Through stained glass eBook

This eBook from the Gutenberg Project consists of approximately 297 pages of information about Through stained glass.

Through stained glass eBook

This eBook from the Gutenberg Project consists of approximately 297 pages of information about Through stained glass.

“Jeanette had disappeared from Aunt Jed’s three months before.  They had not found her, for they had watched for her only where I was.  She had gone to William’s little house.  She had been hidden away there.  While she was well enough, she had not let him send for me.  There was panic in William’s letter, for he wrote that he would meet the first train by which I could come, and every other train thereafter.

“You heard William say the other day that he had never driven like that since—­and there I stopped him.  It was since the day I came back to Jeanette he was going to say.  We didn’t mind the horses breaking that day.  Where the going was good, they ran because they felt like it; where it was bad, they ran because I made them.  I asked William if he had a doctor, and he said he had.  He had done more than that:  he had married Mrs. Tuck to look after Jeanette.

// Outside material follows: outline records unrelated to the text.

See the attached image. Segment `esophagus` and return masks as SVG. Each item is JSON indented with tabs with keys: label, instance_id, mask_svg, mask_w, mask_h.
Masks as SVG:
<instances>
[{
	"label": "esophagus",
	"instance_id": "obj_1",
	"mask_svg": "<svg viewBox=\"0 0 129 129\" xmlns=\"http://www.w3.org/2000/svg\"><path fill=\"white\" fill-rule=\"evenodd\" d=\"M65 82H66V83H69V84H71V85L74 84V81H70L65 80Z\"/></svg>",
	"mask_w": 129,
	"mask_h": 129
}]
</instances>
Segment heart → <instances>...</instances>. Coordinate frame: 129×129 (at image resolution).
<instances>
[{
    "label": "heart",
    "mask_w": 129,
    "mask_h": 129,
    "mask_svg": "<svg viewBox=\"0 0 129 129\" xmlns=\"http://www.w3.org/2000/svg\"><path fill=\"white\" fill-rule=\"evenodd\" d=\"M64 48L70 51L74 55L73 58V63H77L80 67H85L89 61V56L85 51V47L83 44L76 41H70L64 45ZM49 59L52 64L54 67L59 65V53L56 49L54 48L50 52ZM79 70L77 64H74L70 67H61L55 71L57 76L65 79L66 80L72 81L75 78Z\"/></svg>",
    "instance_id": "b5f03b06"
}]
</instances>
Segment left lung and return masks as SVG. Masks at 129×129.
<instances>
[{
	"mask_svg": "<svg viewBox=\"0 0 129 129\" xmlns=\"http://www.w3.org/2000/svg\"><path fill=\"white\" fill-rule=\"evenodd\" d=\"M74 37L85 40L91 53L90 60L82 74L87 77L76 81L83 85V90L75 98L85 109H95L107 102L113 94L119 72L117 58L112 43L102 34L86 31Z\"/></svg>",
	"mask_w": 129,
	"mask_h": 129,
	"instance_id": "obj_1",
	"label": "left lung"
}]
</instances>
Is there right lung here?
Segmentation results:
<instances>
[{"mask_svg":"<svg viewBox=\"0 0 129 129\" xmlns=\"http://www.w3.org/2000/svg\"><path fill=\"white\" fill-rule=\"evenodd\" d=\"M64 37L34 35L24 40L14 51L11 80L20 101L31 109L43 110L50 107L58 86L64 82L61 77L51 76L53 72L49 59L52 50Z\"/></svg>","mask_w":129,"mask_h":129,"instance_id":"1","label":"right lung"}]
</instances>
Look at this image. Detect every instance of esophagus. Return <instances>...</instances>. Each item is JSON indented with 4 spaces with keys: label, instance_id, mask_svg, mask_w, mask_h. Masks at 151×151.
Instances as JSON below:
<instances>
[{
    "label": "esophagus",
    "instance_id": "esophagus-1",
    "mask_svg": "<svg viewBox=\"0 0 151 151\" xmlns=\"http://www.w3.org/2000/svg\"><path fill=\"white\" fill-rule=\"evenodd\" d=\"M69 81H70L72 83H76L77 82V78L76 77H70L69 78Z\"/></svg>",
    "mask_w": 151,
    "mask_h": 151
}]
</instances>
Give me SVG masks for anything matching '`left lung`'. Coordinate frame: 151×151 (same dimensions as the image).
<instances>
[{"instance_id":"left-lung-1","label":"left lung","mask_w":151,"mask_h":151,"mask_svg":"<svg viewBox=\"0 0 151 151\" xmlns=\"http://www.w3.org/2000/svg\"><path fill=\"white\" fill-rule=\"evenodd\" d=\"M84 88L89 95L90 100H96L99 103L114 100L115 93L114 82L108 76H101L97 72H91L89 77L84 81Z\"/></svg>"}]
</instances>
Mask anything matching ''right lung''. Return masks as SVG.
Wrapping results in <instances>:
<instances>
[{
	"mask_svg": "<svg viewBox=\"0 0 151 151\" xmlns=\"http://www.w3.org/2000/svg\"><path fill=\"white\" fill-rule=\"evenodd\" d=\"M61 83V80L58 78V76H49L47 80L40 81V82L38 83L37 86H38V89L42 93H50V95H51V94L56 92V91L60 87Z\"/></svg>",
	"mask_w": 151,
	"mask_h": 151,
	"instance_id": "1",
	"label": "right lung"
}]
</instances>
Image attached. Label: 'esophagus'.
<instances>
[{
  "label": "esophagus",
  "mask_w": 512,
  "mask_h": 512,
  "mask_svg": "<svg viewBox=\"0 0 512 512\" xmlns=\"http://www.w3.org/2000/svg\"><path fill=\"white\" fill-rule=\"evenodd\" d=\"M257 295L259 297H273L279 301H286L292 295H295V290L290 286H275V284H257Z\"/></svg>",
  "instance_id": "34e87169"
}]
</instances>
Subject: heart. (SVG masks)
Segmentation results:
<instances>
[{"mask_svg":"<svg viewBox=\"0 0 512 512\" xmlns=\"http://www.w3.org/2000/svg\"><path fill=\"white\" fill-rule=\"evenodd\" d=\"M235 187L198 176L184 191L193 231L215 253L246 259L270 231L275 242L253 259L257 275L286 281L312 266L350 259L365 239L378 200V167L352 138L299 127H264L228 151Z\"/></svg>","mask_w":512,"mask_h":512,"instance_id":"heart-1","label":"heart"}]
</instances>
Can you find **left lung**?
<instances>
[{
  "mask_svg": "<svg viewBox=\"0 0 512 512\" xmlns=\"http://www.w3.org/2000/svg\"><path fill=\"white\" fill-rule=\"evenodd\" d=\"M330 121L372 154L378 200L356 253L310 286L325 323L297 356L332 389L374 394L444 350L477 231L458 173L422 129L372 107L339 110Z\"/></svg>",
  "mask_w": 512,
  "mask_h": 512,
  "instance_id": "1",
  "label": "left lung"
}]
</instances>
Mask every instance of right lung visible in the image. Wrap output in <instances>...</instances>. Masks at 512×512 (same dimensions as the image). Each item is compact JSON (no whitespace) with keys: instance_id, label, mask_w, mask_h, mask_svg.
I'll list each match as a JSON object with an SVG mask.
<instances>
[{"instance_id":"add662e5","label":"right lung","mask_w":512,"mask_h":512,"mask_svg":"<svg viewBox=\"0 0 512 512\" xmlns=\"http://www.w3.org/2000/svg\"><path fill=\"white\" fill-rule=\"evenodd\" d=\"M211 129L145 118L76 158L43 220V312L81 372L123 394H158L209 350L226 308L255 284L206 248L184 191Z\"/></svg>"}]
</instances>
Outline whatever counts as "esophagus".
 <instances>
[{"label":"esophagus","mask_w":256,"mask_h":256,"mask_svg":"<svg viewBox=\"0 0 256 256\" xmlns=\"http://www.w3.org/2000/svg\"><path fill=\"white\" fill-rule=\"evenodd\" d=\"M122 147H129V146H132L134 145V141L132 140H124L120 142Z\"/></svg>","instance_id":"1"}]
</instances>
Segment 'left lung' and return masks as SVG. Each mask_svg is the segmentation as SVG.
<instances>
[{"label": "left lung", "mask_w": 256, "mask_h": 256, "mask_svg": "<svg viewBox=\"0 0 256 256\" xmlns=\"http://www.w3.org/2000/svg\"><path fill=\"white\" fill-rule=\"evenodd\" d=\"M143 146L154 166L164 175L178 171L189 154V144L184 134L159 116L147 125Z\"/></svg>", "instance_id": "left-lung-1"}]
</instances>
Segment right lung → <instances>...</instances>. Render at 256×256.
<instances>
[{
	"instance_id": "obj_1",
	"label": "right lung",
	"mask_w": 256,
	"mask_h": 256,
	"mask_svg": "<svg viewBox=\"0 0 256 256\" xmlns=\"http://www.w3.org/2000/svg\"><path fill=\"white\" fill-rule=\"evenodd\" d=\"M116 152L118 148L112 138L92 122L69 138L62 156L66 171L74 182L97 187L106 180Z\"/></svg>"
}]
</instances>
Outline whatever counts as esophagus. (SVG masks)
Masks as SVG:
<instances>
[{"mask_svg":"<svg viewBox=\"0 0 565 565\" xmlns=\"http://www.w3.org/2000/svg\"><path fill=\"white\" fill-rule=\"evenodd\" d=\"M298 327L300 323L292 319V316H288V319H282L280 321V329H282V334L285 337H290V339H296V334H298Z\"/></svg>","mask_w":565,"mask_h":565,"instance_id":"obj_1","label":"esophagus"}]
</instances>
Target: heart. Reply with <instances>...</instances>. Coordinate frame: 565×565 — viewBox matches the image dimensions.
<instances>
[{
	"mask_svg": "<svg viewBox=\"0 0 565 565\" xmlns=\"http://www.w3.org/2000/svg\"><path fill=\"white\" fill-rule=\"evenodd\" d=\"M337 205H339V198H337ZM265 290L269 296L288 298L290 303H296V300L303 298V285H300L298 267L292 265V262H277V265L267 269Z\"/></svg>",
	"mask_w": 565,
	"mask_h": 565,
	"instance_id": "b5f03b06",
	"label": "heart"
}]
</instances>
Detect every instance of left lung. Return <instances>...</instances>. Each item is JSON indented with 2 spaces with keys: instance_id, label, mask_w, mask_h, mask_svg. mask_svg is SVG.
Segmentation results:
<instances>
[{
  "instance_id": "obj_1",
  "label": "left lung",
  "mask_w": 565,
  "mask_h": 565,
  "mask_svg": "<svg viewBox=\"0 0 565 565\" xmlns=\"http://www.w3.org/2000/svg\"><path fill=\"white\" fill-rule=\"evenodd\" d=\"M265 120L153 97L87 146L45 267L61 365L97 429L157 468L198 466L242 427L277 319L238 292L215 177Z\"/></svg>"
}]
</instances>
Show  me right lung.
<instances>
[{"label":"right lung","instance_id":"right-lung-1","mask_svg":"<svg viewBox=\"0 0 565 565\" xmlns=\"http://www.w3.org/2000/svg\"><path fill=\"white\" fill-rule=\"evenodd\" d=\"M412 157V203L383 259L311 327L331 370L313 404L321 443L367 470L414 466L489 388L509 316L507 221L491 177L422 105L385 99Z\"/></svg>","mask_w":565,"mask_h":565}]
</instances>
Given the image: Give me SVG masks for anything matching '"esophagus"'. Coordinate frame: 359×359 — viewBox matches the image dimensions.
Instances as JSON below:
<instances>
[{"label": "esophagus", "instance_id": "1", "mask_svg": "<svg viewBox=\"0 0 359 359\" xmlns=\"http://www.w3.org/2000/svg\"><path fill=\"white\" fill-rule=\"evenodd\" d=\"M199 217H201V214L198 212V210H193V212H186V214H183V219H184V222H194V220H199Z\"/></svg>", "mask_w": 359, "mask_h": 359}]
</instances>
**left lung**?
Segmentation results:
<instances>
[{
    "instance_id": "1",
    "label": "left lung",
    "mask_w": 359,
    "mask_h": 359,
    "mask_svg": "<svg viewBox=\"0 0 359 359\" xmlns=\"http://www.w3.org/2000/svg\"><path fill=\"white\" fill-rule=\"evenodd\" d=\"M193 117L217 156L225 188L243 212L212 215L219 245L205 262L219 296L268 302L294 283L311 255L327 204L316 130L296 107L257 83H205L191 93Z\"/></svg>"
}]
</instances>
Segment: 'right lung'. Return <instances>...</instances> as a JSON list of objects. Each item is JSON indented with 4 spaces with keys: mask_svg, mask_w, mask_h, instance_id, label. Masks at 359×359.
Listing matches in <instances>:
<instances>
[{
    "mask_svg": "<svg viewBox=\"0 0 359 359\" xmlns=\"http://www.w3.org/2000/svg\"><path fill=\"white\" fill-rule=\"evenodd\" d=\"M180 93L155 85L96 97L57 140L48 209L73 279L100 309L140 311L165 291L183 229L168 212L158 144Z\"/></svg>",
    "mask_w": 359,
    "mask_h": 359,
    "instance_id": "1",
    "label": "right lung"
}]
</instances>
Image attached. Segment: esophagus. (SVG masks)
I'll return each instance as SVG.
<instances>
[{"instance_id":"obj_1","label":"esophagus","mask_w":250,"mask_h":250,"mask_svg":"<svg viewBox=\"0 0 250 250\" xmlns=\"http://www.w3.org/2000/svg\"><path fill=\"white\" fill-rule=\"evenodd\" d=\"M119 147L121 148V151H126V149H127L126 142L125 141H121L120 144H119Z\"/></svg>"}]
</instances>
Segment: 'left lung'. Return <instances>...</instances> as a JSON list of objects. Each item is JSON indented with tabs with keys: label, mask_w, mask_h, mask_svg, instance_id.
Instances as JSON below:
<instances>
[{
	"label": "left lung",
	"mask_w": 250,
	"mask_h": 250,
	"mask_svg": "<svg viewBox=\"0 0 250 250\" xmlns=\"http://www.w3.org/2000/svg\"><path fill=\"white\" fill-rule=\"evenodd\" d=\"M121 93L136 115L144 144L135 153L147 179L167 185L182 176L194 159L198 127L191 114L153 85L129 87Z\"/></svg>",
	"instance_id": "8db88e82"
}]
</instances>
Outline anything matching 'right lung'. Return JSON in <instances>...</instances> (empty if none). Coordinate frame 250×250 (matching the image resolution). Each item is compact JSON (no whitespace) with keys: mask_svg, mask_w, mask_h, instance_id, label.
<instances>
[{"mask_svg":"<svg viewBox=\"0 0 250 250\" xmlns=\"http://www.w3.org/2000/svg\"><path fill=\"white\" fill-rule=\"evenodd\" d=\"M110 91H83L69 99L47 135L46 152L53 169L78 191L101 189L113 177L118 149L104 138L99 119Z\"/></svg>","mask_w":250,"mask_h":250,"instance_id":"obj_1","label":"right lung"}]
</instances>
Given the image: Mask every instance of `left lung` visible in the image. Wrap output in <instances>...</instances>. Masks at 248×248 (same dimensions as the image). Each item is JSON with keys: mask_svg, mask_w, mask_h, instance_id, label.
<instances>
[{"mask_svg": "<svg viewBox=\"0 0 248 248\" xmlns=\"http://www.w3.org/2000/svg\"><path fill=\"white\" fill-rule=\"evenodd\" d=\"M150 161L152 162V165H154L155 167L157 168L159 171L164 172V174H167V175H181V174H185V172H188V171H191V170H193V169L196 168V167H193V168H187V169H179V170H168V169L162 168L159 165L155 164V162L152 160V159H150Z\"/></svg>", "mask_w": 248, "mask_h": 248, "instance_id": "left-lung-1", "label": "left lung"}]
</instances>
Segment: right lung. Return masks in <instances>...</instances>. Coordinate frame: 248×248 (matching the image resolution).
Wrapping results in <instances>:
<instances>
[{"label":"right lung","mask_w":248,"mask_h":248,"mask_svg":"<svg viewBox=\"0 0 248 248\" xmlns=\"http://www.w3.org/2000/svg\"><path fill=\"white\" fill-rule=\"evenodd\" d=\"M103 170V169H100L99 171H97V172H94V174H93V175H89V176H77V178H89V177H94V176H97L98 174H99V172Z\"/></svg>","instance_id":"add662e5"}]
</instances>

“We stopped in the village for the parson.  I was going to blurt out the truth to him, but William was wiser.  He told him that some one was dying.  So we got the old man between us, and I drove while William held him.  He would have jumped out.  He thought we were mad.”

CHAPTER XLVII

Leighton paused as he thought grimly over that ride.  Then he went on: 

“The last thing my father paid for out of his own pocket on my account was that team of horses from the livery stable.  They got to William’s all right, but they were broken—­broken past repair.  Poor beasts!  Even so we were only just in time.  The old parson married me to Jeanette.  I would have killed him if he had hesitated.  I didn’t have to tell him so; he saw it.

“For one blessed moment Jeanette forgot pain and locked her arms about my neck.  Then they pushed me out, and William and the parson with me.  Mrs. Tuck and the doctor stayed in there.  You were born.”  Leighton gripped his hands hard on his stick.  “What—­what was it the old Woman—­the fortune-teller—­said?”

“‘Child of love art thou,’” repeated Lewis, in a voice lower than his father’s. “’At thy birth was thy mother rent asunder, for thou wert conceived too near the heart.’”

Leighton trembled as though with the ague.  He nodded his head, already low sunk upon his breast.

“It was that—­just that,” he whispered.  “They called us in, the old preacher and me.  Jeanette stayed just for a moment, her hand in mine, her eyes in mine, and then—­she was gone.  The old parson cried like a child.  I wondered why he cried.  Suddenly I knew, and my curses rose above his prayers.  I sprang for William’s rifle in the corner, and before they could stop me, I shot you.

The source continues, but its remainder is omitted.